• _Yazılı görev 1_:
Alıntılanan metne göre (a), (b) ve (c) ifadelerinin her birinin doğru olup olmadığını evet ya da hayır ile belirtin ve karara dayanak olan sözleri metinden aynen aktarın.
(a) Birinci Dünya Savaşı'nda ideolojik farklılıklardan söz etmek pek mümkün değildir.
(b) Savaştan sonra Avrupalı politikacıların yeni ideolojisi sosyalizm oldu.
(c) Walter Benjamin New York limanına ulaşmayı başardı.
• _Yazılı görev 2_: Alıntılanan metinde adı geçen bütün kişileri, metindeki sırasıyla yazın.
• _Yazılı görev 3_:
Alıntılanan metne göre aşağıdaki soruları yanıtlayın.
(a) Avrupa'yı Nazilerden ve faşistlerden kurtaran temel güç hangisiydi?
(b) Aydınların Nazi zulmünden kaçarken gitmek istedikleri ülkeler arasında ilk sırada hangi ülke vardı?
(c) Münih anlaşması metinde hangi sözlerle nitelenir?

• _Alıntılanan metin_:
--

Birinci Dünya Savaşı çıkar çatışmalarına dayalı bir paylaşım savaşıdır. İdeolojik farklılıklardan söz etmek pek mümkün değildir. İkincisi ise daha değişik bir karakterdeydi. Saldırganların; Avrupa’yı saran Nazizm’in, faşizmin, Franko, Salazar diktatörlüklerinin, toplumsal yapıyı, yönetim tarzını, en önemlisi iktidar kavramını değiştirmek gibi ortak bir ideolojik amaçları vardı. Başaramadılar. Çünkü karşılarındaki Avrupa’yı Nazilerden faşistlerden kurtaran temel güç sosyalist Sovyetler Birliği idi. Savaş sonrasında Avrupa “Doğu -doğrusu sosyalist- Avrupa” “Batı- daha doğrusu Amerikancı- Avrupa” olarak ikiye bölündü. Hitler-Stalin arasındaki geçici anlaşma üzerinden büyük bir anti-komünizm propagandası ile Avrupalı aydınları etkilemeyi başaran, ama öte yandan tam bir teslimiyet olan ahlak dışı Münih anlaşmasını imzalayan işbirlikçi politikacılar savaştan sonra “zafer kazanan Batılı”ya evrildiler. Avrupalı politikacıların yeni ideolojisi “Amerikan demokrasisi” oldu. Özetle birincisi dünyanın kapitalist ülkeler arasında paylaşılması kavgası ise, ikinci savaşın ideolojik tartışması sosyalizm ile her geçen gün soluğu biraz daha kesilen “temsili demokrasi” arasındadır. Yine de sonuçta dünyanın bir kere daha paylaşıldığını söylemek yanlış olmayacaktır.
Hareketlenmeyi, barış çağrılarını, artan sefaleti, Nazi zulmünü devrime çeviremeyen Avrupa solunun etki alanındaki kimi aydınlar gözlerini henüz nasıl bir şey olduğunu bilmedikleri “demokrasiye” çevirdiler. Kölecilikle savaşan Amerikalı nasıl sosyalistlerin ilgisini çekmişse, Hitler ordusuyla savaşa girişen Amerika da öyle ilgi merkezi oldu. Aydınların Nazi zulmünden kaçtıklarında gitmek istedikleri ülkeler arasında ilk sıra ABD’dir. Yola çıkanların bir kısmı New York limanına ulaşmayı başardı. Zorlu bir yolculuktan sonra ulaşanlar arasında siyasi magazin dünyasında Heidegger’in Hitler’in hizmetine girdikten sonra terk ettiği Yahudi sevgilisi olarak bilinen ama gerçekte ilginç fikirleri olan bir düşünür olarak anılması daha doğru olacak Hannah Arendt, ulaşamayanlar arasında Marksist Walter Benjamin vardı.

--

• _Gösterilen veriler_:
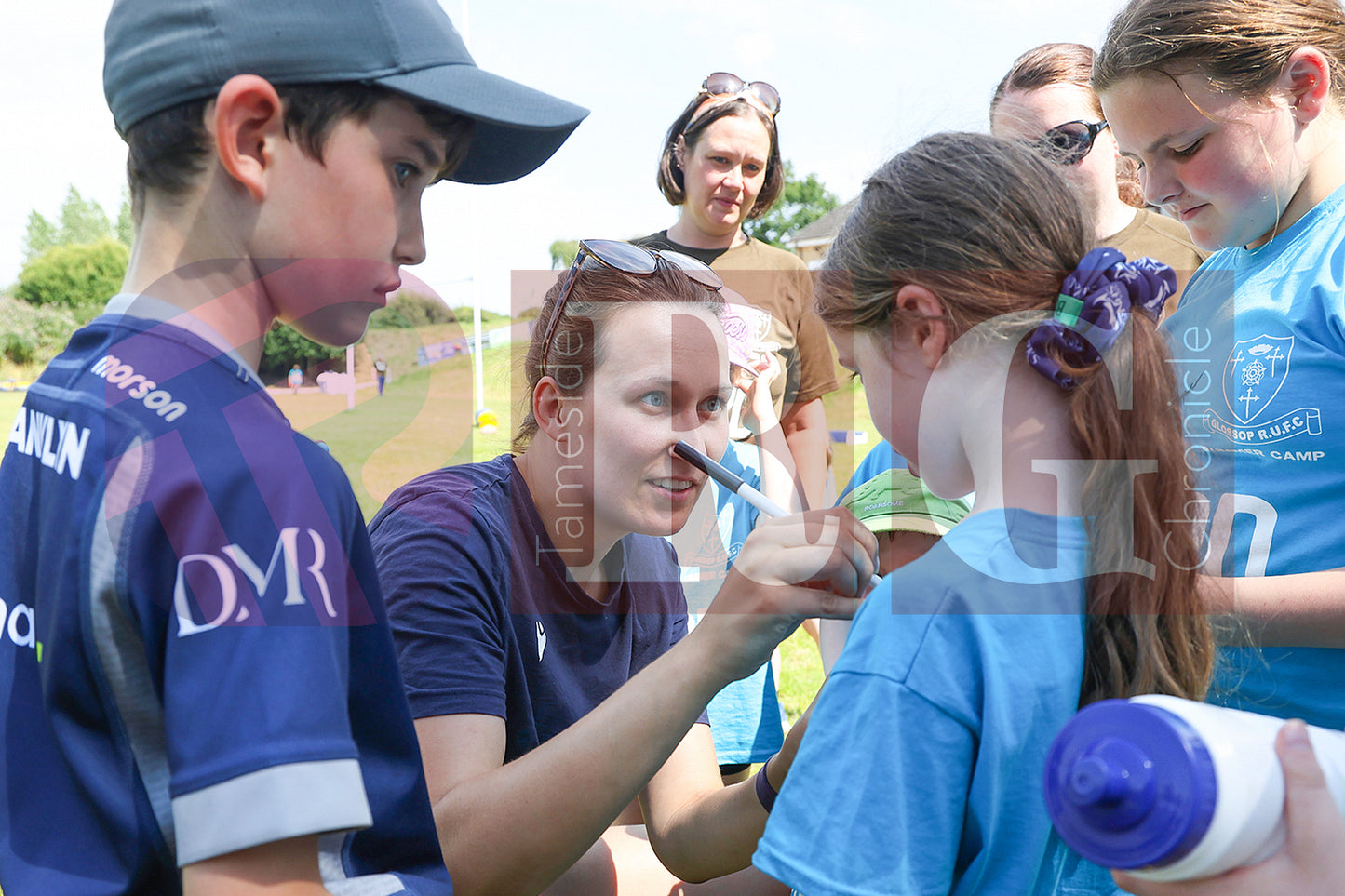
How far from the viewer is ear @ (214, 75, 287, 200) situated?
0.88 metres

--

• _Görev sonucu 1_:
(a) Evet: «İdeolojik farklılıklardan söz etmek pek mümkün değildir.»
(b) Hayır: «Avrupalı politikacıların yeni ideolojisi “Amerikan demokrasisi” oldu.»
(c) Hayır: «ulaşamayanlar arasında Marksist Walter Benjamin vardı.»

• _Görev sonucu 2_: Franko, Salazar, Hitler, Stalin, Heidegger, Hannah Arendt, Walter Benjamin

• _Görev sonucu 3_:
(a) Sosyalist Sovyetler Birliği.
(b) ABD.
(c) Tam bir teslimiyet olan ahlak dışı bir anlaşma olarak.